Call of Corporate Communications – Part 1

 

With businesses getting more competitive and technology growing at the rate of knots, this profession is getting increasingly challenging, creative and rewarding

As a profession, Corporate Communications is rapidly gaining ground. Businesses are realising that company reputation is as important as having a great product or service out in the market. Reputation is intangible but it is a powerful asset that attracts great talent, builds consumer loyalty, allows businesses to influence stakeholder opinion and helps determine the premium customers are willing to pay. These are great differentiators and businesses are starting to recognise their importance. As a consequence, there never has been a better time than now to think of a career in corporate communications.

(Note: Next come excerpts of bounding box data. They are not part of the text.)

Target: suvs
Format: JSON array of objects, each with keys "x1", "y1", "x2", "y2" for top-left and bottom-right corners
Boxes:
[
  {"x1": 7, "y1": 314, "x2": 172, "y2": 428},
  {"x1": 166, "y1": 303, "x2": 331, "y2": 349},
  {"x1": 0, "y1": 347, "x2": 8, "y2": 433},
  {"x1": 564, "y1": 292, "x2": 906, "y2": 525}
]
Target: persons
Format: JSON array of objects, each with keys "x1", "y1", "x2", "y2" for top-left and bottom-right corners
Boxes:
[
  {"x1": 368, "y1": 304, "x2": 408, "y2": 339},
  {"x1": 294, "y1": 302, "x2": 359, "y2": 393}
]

Global studies are also reflecting this: the 2015 World PR Report (which can be accessed at holmesreport.com) said that the industry had shown 7% growth in 2014. This is quite phenomenal in an economy that has otherwise remained obstinately sluggish. It further strengthens the fact that a career in corporate communications would be a wise decision.

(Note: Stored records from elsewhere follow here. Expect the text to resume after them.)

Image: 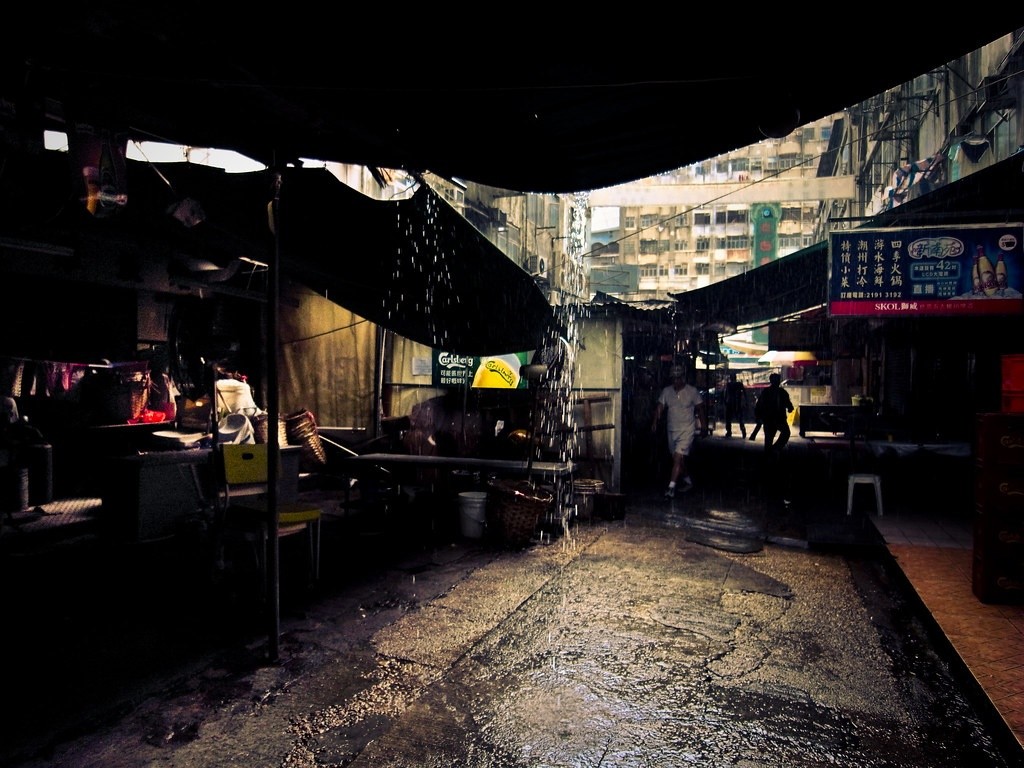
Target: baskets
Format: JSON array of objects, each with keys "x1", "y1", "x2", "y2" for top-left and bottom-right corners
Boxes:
[
  {"x1": 489, "y1": 478, "x2": 554, "y2": 540},
  {"x1": 107, "y1": 361, "x2": 153, "y2": 420},
  {"x1": 253, "y1": 410, "x2": 327, "y2": 467}
]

The profession is also becoming rather cool: some of the most advanced tools in the business are being thrown up by technology in the form of social media and community management, digital and multimedia channels, data-based insights that sharpen messaging and improve outcomes. So, if you’d love to write, communicate and rub shoulders with media, understand the underlying psychology that drives and motivates people, have a handle on business, possess analytical skills and relish organising events, you are already be on course for a career in corporate communications.

What are the most important skills you need to break into the world of corporate communications?

The Global Communication Report 2016 (which can be accessed at holmesreport.com) provides us an insight. The report says, “Writing — which might be considered a ‘price of admission’ ability for a communications department — was ranked as more critical than strategic planning (84%), social media expertise (76%), and multimedia content development (76%) and a long way ahead of things such as business literacy (62%), analytics (62%), research (48%), search engine optimisation (41%), and behavioural science (32%).”

What this indicates are the arrows required in the quiver of a good corporate communications professional.